Request: Leave the pictures aside and write out exactly every line from the one containing "How far is (x=218, y=97)" through the last line.

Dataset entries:
--------------------------------
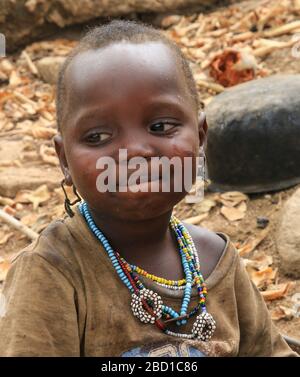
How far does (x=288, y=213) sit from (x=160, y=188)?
2230 mm

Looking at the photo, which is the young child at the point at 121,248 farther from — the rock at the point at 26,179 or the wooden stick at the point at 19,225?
the rock at the point at 26,179

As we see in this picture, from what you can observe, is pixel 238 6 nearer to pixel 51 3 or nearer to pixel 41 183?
pixel 51 3

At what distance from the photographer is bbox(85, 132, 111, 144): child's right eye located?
171cm

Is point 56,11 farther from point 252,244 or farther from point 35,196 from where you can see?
point 252,244

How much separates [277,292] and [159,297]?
166 cm

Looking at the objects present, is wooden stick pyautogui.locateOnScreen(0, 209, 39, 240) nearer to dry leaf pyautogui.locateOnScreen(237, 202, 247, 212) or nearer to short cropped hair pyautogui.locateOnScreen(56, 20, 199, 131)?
dry leaf pyautogui.locateOnScreen(237, 202, 247, 212)

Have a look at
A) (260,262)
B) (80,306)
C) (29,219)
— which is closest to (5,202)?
(29,219)

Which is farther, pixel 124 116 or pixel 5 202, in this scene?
pixel 5 202

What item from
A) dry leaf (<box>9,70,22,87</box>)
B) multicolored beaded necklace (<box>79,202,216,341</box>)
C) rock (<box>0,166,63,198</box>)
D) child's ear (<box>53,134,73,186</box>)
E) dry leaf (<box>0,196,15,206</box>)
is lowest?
dry leaf (<box>0,196,15,206</box>)

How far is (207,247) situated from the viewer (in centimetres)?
218

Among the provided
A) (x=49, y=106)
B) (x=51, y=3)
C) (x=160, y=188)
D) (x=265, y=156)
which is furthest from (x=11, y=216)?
(x=51, y=3)

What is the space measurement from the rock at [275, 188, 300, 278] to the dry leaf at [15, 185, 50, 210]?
1728 mm

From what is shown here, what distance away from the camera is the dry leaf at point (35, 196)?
4688mm

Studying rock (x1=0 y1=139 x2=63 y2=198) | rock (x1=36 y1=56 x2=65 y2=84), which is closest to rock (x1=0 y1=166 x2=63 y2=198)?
rock (x1=0 y1=139 x2=63 y2=198)
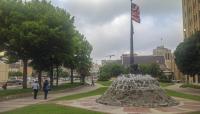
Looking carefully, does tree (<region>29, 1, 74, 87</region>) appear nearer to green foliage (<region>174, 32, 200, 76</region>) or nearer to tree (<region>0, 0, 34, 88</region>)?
tree (<region>0, 0, 34, 88</region>)

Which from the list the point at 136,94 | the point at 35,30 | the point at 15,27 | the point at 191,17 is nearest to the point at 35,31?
the point at 35,30

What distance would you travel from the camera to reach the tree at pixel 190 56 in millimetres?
46781

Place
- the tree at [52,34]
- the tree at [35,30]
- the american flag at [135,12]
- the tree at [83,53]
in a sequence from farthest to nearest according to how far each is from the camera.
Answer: the tree at [83,53]
the tree at [52,34]
the tree at [35,30]
the american flag at [135,12]

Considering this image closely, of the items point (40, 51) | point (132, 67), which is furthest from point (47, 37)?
point (132, 67)

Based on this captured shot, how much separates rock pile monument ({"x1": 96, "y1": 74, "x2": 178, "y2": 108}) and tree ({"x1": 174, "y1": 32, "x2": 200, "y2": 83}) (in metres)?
20.2

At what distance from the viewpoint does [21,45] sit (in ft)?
139

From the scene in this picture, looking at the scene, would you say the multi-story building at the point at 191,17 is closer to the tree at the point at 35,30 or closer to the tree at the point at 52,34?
the tree at the point at 52,34

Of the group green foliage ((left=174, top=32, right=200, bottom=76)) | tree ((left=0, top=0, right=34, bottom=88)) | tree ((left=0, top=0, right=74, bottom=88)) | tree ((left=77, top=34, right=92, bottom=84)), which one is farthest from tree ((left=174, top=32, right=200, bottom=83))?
tree ((left=77, top=34, right=92, bottom=84))

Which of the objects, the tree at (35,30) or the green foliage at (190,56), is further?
the green foliage at (190,56)

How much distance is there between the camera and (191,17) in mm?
77688

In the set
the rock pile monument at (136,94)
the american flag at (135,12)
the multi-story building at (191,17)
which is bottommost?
the rock pile monument at (136,94)

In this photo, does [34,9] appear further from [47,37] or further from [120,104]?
[120,104]

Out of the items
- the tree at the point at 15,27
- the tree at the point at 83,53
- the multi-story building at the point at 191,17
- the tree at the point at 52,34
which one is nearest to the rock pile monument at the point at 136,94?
the tree at the point at 52,34

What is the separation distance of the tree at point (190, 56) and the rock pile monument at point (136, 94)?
20.2 m
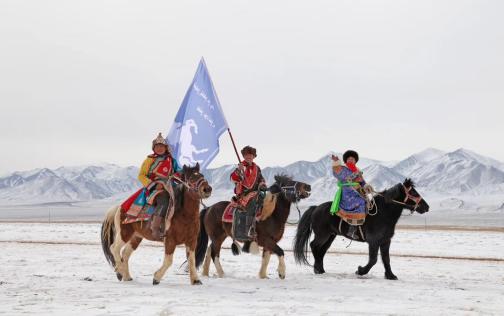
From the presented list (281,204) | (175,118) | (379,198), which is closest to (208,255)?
(281,204)

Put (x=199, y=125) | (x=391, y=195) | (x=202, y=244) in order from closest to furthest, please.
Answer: (x=391, y=195)
(x=199, y=125)
(x=202, y=244)

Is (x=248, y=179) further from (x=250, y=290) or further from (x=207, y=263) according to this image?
(x=250, y=290)

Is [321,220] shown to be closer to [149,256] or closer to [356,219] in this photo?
[356,219]

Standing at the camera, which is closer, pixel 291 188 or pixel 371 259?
pixel 291 188

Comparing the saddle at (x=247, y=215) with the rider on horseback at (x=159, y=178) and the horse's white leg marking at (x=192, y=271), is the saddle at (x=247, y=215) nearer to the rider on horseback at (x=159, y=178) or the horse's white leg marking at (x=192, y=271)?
the horse's white leg marking at (x=192, y=271)

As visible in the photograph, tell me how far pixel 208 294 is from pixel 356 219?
4042 mm

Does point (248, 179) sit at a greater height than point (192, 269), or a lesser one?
greater

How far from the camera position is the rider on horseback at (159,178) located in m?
9.89

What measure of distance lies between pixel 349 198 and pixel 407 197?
1131 mm

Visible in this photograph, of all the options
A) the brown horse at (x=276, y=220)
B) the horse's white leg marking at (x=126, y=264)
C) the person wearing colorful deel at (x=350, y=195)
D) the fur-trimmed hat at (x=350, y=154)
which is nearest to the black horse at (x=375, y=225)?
the person wearing colorful deel at (x=350, y=195)

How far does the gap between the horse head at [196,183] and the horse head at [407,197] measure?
405cm

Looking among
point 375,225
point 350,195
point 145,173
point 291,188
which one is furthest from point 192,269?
point 375,225

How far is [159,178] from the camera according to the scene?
33.5 feet

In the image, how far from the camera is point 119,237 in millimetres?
10586
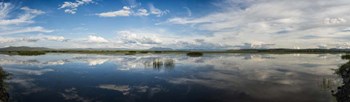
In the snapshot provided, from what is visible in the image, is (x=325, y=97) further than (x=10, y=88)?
No

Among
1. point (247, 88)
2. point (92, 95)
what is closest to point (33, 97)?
point (92, 95)

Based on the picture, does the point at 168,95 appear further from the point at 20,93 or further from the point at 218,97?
the point at 20,93

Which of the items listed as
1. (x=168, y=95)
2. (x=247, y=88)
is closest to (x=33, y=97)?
(x=168, y=95)

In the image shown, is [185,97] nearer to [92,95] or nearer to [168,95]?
[168,95]

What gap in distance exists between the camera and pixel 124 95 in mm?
20359

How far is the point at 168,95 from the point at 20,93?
395 inches

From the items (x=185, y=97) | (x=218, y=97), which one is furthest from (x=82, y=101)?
(x=218, y=97)

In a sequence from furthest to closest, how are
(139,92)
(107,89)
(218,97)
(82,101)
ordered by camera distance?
(107,89) → (139,92) → (218,97) → (82,101)

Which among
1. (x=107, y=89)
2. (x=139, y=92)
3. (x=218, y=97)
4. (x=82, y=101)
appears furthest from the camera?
(x=107, y=89)

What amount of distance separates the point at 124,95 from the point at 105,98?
1.46 meters

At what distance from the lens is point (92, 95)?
66.7 feet

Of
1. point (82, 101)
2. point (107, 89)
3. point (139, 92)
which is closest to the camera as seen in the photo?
point (82, 101)

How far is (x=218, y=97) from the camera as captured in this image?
19688 millimetres

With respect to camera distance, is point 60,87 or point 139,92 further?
point 60,87
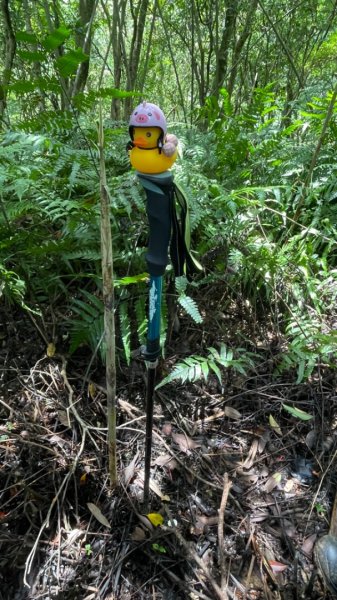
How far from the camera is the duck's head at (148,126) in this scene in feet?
3.13

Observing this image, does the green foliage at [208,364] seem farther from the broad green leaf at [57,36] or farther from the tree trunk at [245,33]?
the tree trunk at [245,33]

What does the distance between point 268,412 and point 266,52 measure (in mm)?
5302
--------------------------------
Exercise response:
How far is (x=218, y=97) from the camera as captured in this image?
19688 millimetres

With respect to camera distance, is point 60,87 or point 139,92 further?
point 60,87
How far from the camera is the duck's head at (148,126) in this scene in feet?
3.13

Observing this image, does the green foliage at [208,364] seem farther from the broad green leaf at [57,36] or farther from the tree trunk at [245,33]?
the tree trunk at [245,33]

What does the distance between point 268,412 and point 266,52 measure (in mm)?
5302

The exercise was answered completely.